Community leaders can get ahead of disasters by preparing citizens to get their families and homes ready for emergencies. Most Americans aren’t prep-minded.

When a tornado, earthquake or hurricane strikes, all too often people only take action after the fact. Federal Emergency Management Agency (FEMA) and other disaster management agencies advise people to think through worst-case scenarios well in advance and assemble emergency preparedness kits.

In a 2015 FEMA survey, only 39 percent of those interviewed had a response plan in the event of a natural disaster, according to the New York Times. That’s despite the fact that 80 percent of Americans reside in counties that have been hit by natural disasters within the past decade.

Preparing for the worst means protecting your family, home and pets. A large proportion of Americans live in areas that are vulnerable to natural disasters, from coastal communities concerned with hurricanes, to flatlands that are prey to killer tornadoes, to dry Western lands that often face wildfires.

Americans are surprisingly unprepared given the severity and frequency of natural disasters.

Much loss of life and property could be prevented with foresight and attention to detail. Citizens can fashion emergency plans based on the most likely natural threats to their regions. For example, in San Francisco, it’s important to be prepared for earthquakes, so it’s critical to ensure your home’s foundation is solid in order to protect your family and your property. Typically, in San Francisco, it costs between $7,476 and $16,770 and takes between 10 and 11 days to repair a foundation, but it’s an investment that could very well save your life if you take action before an earthquake hits.
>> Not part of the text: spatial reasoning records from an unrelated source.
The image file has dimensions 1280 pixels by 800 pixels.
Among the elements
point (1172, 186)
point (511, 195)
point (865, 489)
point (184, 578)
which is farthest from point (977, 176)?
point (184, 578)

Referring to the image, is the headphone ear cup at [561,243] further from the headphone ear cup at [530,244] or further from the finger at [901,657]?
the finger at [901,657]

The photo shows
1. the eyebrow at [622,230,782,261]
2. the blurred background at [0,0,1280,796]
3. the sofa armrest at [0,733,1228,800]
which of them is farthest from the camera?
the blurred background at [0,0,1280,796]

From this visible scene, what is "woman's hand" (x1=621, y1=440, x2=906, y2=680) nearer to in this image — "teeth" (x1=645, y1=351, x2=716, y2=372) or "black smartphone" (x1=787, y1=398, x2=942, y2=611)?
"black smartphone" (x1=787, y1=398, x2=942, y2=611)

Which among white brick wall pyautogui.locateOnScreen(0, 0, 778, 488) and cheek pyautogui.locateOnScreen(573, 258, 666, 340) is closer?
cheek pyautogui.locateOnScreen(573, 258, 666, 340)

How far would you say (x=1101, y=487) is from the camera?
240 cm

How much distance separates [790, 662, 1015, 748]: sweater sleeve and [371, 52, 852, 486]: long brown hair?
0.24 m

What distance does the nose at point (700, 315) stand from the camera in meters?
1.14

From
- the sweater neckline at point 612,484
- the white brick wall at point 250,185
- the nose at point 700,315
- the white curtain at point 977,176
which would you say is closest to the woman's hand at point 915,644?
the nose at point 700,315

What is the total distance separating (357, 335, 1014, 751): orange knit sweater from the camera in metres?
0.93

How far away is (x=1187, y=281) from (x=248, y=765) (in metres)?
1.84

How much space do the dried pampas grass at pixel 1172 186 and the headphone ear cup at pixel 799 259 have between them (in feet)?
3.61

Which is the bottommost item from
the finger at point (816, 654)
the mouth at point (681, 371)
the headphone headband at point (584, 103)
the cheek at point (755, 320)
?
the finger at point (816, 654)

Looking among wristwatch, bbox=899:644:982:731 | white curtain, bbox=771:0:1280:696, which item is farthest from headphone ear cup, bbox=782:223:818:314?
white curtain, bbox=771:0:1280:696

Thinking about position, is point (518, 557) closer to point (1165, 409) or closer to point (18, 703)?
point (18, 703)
Once identifying the most likely worst-case scenarios, citizens can download a disaster-planning tool by the Insurance Information Institute. Tailor emergency kits for sheltering in place, or evacuation. In general, plan on needing supplies for at least three days.
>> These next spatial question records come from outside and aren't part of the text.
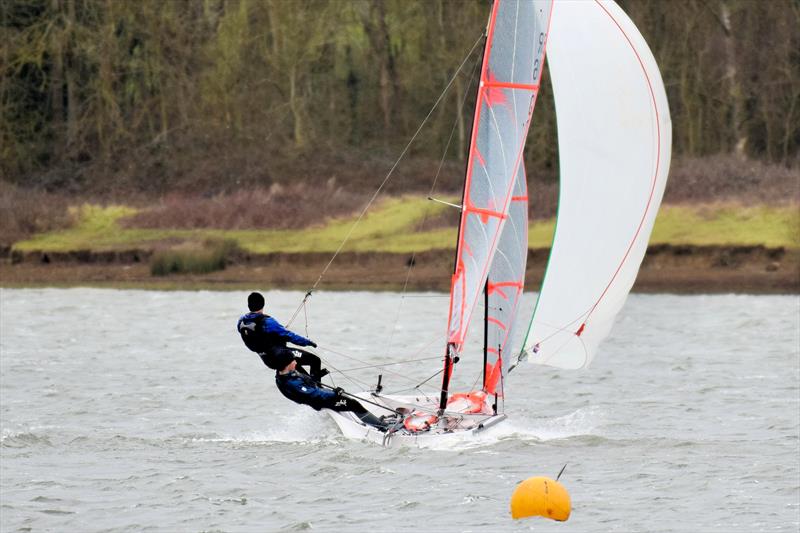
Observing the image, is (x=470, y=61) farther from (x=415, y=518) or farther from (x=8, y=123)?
(x=415, y=518)

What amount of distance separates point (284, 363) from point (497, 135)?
329cm

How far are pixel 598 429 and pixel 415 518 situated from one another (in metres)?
4.81

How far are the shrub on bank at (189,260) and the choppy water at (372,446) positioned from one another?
8.57 m

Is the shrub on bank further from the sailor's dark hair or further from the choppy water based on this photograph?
the sailor's dark hair

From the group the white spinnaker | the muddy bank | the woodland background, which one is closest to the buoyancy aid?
the white spinnaker

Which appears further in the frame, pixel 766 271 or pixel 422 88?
pixel 422 88

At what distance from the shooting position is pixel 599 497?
1351 cm

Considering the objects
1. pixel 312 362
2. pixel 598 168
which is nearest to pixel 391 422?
pixel 312 362

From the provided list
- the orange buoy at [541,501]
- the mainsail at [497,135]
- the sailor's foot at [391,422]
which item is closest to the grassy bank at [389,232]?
the sailor's foot at [391,422]

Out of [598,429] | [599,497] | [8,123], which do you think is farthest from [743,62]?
[599,497]

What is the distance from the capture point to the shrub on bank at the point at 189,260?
3681cm

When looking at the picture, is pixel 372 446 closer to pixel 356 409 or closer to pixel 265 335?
pixel 356 409

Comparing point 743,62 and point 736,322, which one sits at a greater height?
point 743,62

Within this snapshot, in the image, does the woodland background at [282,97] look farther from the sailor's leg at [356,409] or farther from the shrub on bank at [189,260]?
the sailor's leg at [356,409]
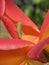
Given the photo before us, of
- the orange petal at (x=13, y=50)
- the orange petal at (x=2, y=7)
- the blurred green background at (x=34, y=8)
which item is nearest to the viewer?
the orange petal at (x=13, y=50)

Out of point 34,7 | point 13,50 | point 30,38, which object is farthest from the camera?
point 34,7

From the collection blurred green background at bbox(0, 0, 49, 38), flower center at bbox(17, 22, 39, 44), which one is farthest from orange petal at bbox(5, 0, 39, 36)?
blurred green background at bbox(0, 0, 49, 38)

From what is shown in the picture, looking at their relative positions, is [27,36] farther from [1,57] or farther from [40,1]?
[40,1]

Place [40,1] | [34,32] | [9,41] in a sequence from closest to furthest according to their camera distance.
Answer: [9,41], [34,32], [40,1]

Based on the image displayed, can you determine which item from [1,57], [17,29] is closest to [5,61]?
[1,57]

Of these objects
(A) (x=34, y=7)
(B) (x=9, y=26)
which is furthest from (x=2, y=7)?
(A) (x=34, y=7)

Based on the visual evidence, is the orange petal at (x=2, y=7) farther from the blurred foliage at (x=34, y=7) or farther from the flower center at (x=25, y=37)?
the blurred foliage at (x=34, y=7)

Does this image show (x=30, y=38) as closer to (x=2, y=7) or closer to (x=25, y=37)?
(x=25, y=37)

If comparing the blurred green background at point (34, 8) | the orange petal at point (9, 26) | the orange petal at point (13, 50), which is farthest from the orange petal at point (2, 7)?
the blurred green background at point (34, 8)

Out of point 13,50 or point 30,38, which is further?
point 30,38
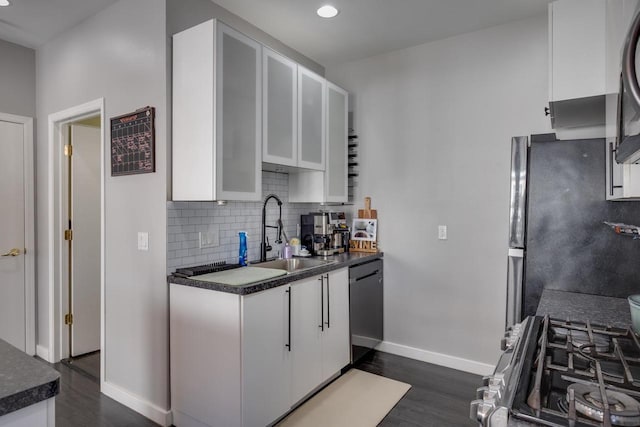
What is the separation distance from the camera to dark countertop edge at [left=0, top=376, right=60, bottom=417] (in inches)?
31.4

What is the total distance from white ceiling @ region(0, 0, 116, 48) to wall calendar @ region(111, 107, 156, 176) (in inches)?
33.1

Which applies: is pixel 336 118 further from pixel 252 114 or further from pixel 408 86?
pixel 252 114

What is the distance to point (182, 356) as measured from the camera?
226 cm

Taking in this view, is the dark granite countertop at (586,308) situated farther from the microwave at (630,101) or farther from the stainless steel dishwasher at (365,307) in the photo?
the stainless steel dishwasher at (365,307)

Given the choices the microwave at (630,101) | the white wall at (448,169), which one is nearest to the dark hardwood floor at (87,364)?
the white wall at (448,169)

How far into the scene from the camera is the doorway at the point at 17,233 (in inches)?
126

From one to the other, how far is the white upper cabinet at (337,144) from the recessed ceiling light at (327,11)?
57 centimetres

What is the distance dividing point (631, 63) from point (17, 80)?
4268 millimetres

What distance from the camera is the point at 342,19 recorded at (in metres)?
2.83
In a natural disaster, food, power and water are likely to be in short supply for an extended period of time. A basic emergency kit should include a flashlight with extra batteries, bottled water, a couple changes of clothes, first aid equipment, a transistor radio, a cell phone charger and emergency phone numbers. Everyone in a family should know what to do, and households should identify a place in their homes where everyone will gather. Citizens can establish a plan of action to rehearse, and they can practice escape plans.

Think Ahead on Valuables

Every family has irreplaceable items, such as documents and family photos, that have tremendous financial or sentimental value. With foresight, citizens safeguard their valuables, and inventory their possessions. By uploading and storing photos on a flash drive kept with a family member in a separate location, or in the cloud, and by storing important documents safely, thinking ahead can save people a lot of time in an evacuation, and a lot of headache and heartache in the long run.
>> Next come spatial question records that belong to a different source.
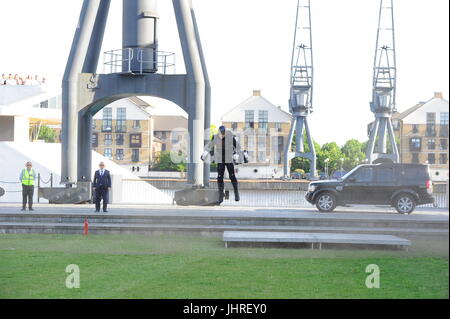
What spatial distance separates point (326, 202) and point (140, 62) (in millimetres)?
7461

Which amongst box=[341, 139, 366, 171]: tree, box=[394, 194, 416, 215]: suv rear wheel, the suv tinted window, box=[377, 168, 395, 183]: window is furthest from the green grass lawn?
box=[377, 168, 395, 183]: window

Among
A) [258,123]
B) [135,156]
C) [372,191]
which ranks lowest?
[372,191]

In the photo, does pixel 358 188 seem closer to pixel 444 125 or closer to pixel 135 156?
pixel 444 125

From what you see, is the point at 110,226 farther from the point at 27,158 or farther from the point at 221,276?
the point at 27,158

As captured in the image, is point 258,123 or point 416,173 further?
point 258,123

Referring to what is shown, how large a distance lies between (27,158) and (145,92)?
16877mm

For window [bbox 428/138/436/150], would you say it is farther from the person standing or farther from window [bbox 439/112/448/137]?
the person standing

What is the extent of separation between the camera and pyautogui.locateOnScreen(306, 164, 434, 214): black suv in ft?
68.6

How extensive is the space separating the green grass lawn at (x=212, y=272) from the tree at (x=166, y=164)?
24.3 meters

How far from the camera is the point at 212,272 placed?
291 inches

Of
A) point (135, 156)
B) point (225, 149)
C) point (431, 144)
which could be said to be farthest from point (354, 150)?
point (135, 156)

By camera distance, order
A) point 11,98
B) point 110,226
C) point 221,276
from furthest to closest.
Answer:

Citizens should keep a record of belongings in case of a need to file an insurance claim. Some people take photos of every room in their houses to help document valuables. Checking with an insurance agent to verify coverage is also helpful ahead of time.

Disaster-Proof Homes

There’s not much anyone can do to protect a home from being carried away by a tornado, or flooded by unexpected storm surge. But citizens can take steps to minimize the damage caused by high winds, hail and other residual effects of severe weather. Keep tree branches, especially old ones, clear from rooflines. Make sure gutters are cleaned out, heavy lawn objects are stored and clear of windows.

Preparation is key to protecting your family and your property in the event of a disaster. Waiting until it’s too late can result in catastrophic financial loss and leave citizens homeless.